The experts’ report refers to a Eurofund study which compiles information on minimum wages negotiated in agreements in low-wage sectors. “It is estimated that in Spain 40% of the 67 agreements studied established minimum wages lower than the SMI. In any case, for this same date, the average difference between the minimum wage of the agreement and the SMI was positive, reaching 16%”, add the experts. They also refer to a revision by the UGT of 514 agreements and revisions of salary scales published in 2025: “The SMI of that same year would affect 209.40.7%. This impact would occur in all types of sectors, some of them, very far from what are traditionally considered to be the areas of activity most affected by the SMI.”

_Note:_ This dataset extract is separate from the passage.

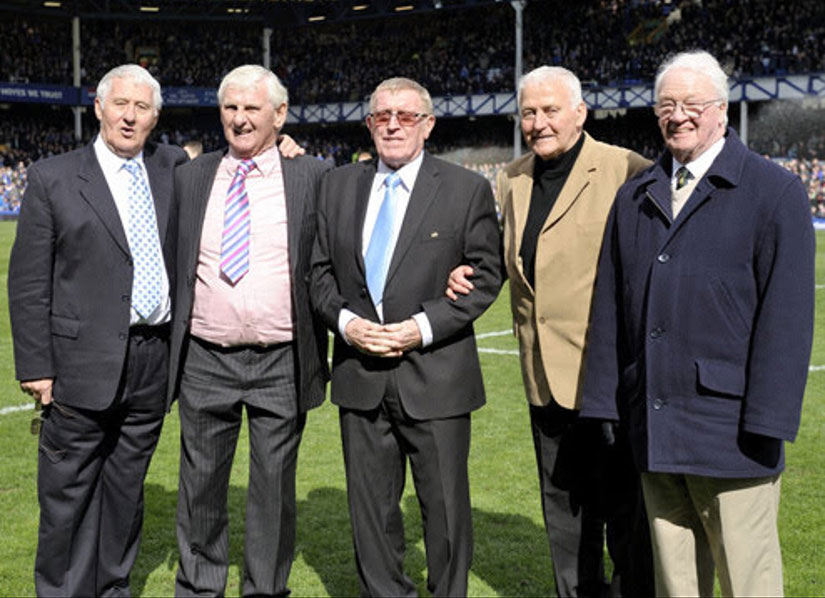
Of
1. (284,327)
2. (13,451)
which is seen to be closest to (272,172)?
(284,327)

The commission gives some examples of sectors which, a prioriit is difficult to get closer to the SMI: “Among these agreements, there would be the » “It is important to emphasize”, add the specialists, “that the SMI is not, and must not be, the only tool to improve working conditions, and it is essential, once the mandate of the European Social Charter has been fulfilled (reaching 60% of the average net salary), to promote other tools, such as social dialogue, collective bargaining or training”.
Absorption of more
The specialists summoned by Labor address one of the problems facing the ministry and the CEOE, the possibility that the ministry eliminates the possibility for companies to absorb increases in the SMI with the abolition of bonuses. Academics want “robust estimates” of the percentage of people receiving SMI and that’s exactly what’s happening to them. This is, they say, a practice “about which trade union organizations have shown concern because its application is sometimes carried out in a discretionary and non-transparent manner”. “This would mean that the increase in the SMI, de facto, could not result in all cases in an increase in the salary received, but only in a modification of its components,” add the specialists, who also call for a statistical improvement to know the characteristics of SMI beneficiaries.

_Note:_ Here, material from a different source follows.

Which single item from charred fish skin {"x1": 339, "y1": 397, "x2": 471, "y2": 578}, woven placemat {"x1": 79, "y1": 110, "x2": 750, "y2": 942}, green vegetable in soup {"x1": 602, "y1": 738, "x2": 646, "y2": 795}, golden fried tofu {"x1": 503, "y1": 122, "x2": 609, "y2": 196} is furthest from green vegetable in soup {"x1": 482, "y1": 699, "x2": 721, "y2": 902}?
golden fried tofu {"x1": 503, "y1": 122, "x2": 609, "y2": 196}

The commission also calls for “improving access to salary statistics, including administrative sources” and places “emphasis” on the need to improve “knowledge of the overall effects of the SMI, both in terms of employment, an area which has so far focused research, and in other areas such as productivity, business investment or non-wage working conditions”.
Who reports on the SMI?

The authors of the report are Begoña Cueto (rapporteur and professor at the University of Oviedo), Elena Bárcena (University of Málaga), Javier Muñoz (general director of economic policy and representative of the Ministry of Economy), Luis Ayala (UNED), Alberto del Pozo (UGT), Libertad González (Pompu Fabra University), Rafael Muñoz (University of Salamanca), José Ignacio Pérez (former professor of economics at the University of Salamanca). Carlos III University), César Veloso (deputy director of the Office of the First Vice President of the Government and Minister of Finance), Luis Zarapuz (CC OO), Mariña Fernández and Antonio García (both from the Ministry of Labor). Businessmen voluntarily do not participate in the expert committee and question its recommendations. This task force also recommended increases in 2025, 2023 and 2022, but not in 2024.